The Oakland outfielder smashed 17 home runs in the first round to steal the show and in the final round topped the eight homers slugged by Washington's Bryce Harper with a ninth bomb that traveled 455 feet into the black backdrop in center field.
Cespedes, the last man added to the American League derby lineup by captain Robinson Cano, won a silver trophy and a red pick-up truck and was handed an oversized check representing $529,000 raised for charity by the home run hitters.
The 27-year-old's win vindicated Cano's decision to pick Cespedes, who has 15 home runs this season.
"I said, 'Let me choose somebody that's not in the All Star (game) so he can get an opportunity to be here,'" Cano told reporters earlier in the day. "He accepted."
Despite the spacious dimensions of Citi Field, home of the New York Mets, the sluggers put on a long-ball show on a hot, sultry night for a sellout crowd of more than 43,000.
In addition to the home run contest, fans were also treated to a dance routine by the Rockettes on top of the team dugouts, a parade of team mascots and a power display by a pair of high school sluggers wielding aluminum bats.
Of his 17 home runs in the first round, Cespedes had blasts of 456 and 447 feet to dead center, hit four balls into the distant third deck in left - never reached in official games - and another off the facing of the deck.
Joining Cespedes, who is in his second Major League season after defecting from Cuba, in the second round were Harper, with eight home runs, Chris Davis of the Baltimore Orioles (eight) and Mike Cuddyer of the Colorado Rockies (seven).
Pedro Alvarez of the Pittsburgh Pirates (six), Prince Fielder of the Detroit Tigers (five), National League captain David Wright of the Mets (five) and Cano (four) were eliminated.
Fielder, who won the event last year, fell short in his attempt to join Ken Griffey Jr as the only three-time winner of the event.

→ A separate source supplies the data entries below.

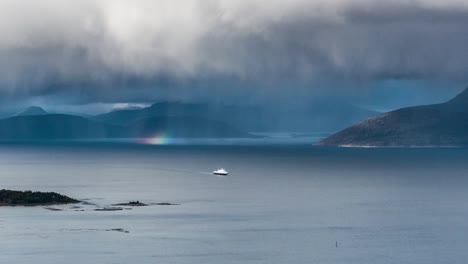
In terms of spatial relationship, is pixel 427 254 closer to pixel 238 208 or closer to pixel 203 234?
pixel 203 234

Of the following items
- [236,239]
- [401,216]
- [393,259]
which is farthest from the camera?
[401,216]

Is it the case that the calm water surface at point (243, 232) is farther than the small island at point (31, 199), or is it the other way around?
the small island at point (31, 199)

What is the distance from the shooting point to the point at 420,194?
19950cm

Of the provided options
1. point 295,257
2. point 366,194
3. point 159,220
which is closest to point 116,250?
point 295,257

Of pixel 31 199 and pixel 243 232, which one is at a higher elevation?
pixel 31 199

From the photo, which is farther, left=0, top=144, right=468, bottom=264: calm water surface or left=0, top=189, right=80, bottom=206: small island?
left=0, top=189, right=80, bottom=206: small island

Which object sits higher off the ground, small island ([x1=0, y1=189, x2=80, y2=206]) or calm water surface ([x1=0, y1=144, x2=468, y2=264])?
small island ([x1=0, y1=189, x2=80, y2=206])

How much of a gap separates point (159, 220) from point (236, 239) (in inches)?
931

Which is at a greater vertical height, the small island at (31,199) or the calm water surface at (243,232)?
the small island at (31,199)

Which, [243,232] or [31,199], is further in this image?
[31,199]

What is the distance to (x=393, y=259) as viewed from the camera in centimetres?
10406

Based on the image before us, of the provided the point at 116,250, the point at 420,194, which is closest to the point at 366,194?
the point at 420,194

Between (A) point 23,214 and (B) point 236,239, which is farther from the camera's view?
(A) point 23,214

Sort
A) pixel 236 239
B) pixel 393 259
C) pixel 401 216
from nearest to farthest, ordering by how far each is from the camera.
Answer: pixel 393 259 < pixel 236 239 < pixel 401 216
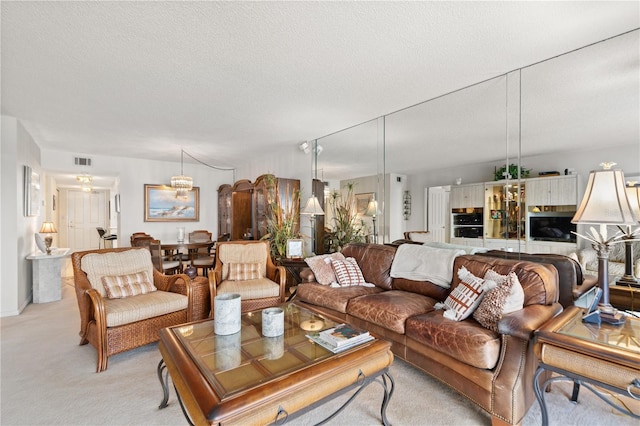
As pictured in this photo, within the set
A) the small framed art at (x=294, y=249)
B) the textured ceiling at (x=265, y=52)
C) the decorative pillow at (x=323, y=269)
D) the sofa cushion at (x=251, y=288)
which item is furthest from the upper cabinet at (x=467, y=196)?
the sofa cushion at (x=251, y=288)

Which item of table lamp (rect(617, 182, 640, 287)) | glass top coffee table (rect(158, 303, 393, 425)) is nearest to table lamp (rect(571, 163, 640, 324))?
table lamp (rect(617, 182, 640, 287))

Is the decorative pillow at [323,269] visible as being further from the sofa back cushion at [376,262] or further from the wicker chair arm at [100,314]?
the wicker chair arm at [100,314]

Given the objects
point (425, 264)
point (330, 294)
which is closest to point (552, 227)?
point (425, 264)

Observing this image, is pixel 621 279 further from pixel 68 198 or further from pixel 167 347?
pixel 68 198

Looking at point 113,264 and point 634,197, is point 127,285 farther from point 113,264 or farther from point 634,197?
point 634,197

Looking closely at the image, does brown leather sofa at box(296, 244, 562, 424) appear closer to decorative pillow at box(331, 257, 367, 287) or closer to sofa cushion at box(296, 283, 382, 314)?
sofa cushion at box(296, 283, 382, 314)

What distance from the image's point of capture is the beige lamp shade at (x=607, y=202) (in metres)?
1.68

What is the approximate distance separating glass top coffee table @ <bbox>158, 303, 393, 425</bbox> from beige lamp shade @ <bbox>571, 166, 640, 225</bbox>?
4.86ft

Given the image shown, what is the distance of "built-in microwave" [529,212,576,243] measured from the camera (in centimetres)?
252

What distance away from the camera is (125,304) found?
2514mm

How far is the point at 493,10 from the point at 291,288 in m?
4.22

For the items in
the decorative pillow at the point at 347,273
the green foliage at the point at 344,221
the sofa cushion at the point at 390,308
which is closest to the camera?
the sofa cushion at the point at 390,308

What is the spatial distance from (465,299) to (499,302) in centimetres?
26

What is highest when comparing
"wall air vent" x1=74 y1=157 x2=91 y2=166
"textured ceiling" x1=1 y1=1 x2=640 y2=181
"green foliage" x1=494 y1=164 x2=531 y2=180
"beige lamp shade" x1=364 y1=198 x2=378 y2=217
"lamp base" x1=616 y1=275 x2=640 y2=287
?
"textured ceiling" x1=1 y1=1 x2=640 y2=181
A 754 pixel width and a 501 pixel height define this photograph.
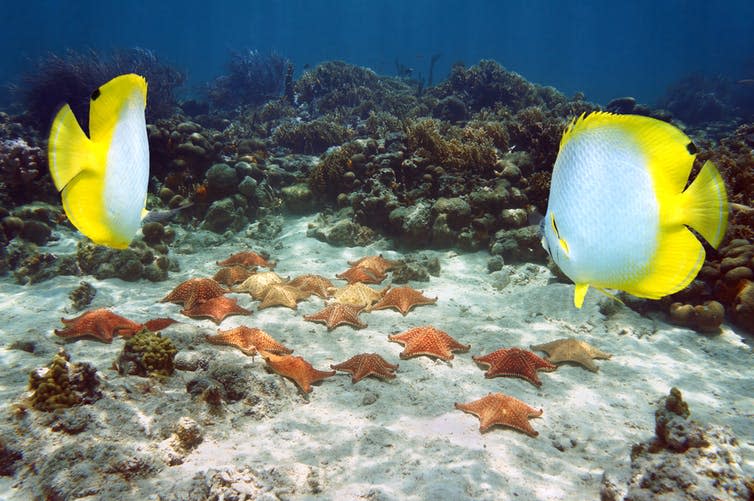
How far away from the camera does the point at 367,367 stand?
14.9 ft

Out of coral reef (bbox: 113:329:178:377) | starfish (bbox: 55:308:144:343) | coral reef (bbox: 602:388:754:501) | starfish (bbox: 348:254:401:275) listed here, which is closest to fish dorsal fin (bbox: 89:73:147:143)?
coral reef (bbox: 113:329:178:377)

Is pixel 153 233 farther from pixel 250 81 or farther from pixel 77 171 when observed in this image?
pixel 250 81

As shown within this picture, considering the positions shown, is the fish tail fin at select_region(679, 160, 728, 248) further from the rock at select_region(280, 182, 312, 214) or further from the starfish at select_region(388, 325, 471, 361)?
the rock at select_region(280, 182, 312, 214)

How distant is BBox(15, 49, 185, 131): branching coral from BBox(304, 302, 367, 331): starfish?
11710mm

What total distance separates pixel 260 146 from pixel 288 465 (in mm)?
13177

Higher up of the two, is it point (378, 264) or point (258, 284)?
point (378, 264)

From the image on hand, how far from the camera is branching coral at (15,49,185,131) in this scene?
46.4ft

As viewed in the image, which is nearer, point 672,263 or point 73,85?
point 672,263

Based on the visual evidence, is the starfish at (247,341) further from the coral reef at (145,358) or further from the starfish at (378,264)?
the starfish at (378,264)

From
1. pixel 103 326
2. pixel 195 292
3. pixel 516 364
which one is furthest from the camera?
pixel 195 292

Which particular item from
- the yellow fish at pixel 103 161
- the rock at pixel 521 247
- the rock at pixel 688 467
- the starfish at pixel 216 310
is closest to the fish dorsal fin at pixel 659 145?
the yellow fish at pixel 103 161

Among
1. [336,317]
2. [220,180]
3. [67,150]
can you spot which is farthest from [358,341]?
[220,180]

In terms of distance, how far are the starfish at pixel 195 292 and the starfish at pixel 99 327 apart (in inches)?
40.4

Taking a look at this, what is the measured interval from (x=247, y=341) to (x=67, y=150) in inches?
150
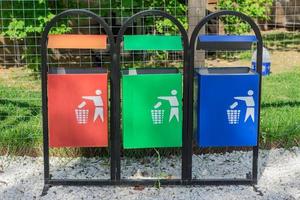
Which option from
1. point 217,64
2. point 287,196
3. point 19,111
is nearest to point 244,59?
point 217,64

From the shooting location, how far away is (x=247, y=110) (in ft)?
12.4

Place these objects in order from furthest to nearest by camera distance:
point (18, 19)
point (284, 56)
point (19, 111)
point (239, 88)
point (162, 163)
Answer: point (284, 56) < point (18, 19) < point (19, 111) < point (162, 163) < point (239, 88)

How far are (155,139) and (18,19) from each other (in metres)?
3.76

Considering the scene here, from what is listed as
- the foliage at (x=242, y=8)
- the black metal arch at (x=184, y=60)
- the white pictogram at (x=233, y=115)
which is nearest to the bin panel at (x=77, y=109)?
the black metal arch at (x=184, y=60)

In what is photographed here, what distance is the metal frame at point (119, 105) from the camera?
3660 mm

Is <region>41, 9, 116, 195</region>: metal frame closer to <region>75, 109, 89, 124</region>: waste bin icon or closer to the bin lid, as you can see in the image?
<region>75, 109, 89, 124</region>: waste bin icon

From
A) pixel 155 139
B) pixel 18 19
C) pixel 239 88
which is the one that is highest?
pixel 18 19

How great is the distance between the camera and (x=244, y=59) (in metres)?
9.65

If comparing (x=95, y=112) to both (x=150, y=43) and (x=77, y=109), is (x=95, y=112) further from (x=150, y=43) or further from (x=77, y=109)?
(x=150, y=43)

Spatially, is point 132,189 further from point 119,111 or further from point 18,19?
point 18,19

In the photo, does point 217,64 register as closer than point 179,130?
No

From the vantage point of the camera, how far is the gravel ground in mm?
3848

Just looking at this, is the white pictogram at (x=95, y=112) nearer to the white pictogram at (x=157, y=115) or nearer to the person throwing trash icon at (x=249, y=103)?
the white pictogram at (x=157, y=115)

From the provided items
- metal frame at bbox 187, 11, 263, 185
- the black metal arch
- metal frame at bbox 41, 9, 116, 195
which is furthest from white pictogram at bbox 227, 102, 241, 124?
metal frame at bbox 41, 9, 116, 195
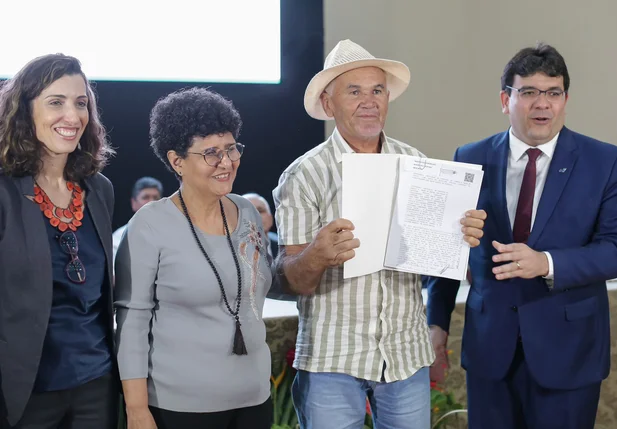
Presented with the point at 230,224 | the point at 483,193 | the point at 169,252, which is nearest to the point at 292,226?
the point at 230,224

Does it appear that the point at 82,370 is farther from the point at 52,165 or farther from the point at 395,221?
the point at 395,221

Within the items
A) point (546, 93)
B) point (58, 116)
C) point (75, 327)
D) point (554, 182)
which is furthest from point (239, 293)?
point (546, 93)

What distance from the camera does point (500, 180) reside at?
2229 mm

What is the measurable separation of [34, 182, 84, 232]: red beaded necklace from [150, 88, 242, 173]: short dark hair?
0.27m

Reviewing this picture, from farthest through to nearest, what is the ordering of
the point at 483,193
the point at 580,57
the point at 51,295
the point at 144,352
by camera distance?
the point at 580,57, the point at 483,193, the point at 144,352, the point at 51,295

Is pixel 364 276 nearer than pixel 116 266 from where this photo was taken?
No

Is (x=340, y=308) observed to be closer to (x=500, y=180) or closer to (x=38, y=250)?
(x=500, y=180)

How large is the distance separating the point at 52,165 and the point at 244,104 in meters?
3.93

Harper, who had his father pitch to him, hit eight more home runs in the second round to pass Cuddyer (15 total) and current major league home run leader Davis, who finished with just 12 roundtrippers and later revealed that he had popped a blister during the second round.
Cespedes, feasting on the offerings of his Oakland third base coach Mike Gallego, added another six home runs for a total of 23 although he already had enough to advance to the final.
The power display continued even though the 20-year-old Harper, who wore a sparkling set of gold splashed spikes with orange shoe laces, set a solid target of eight that included a massive 471-foot shot.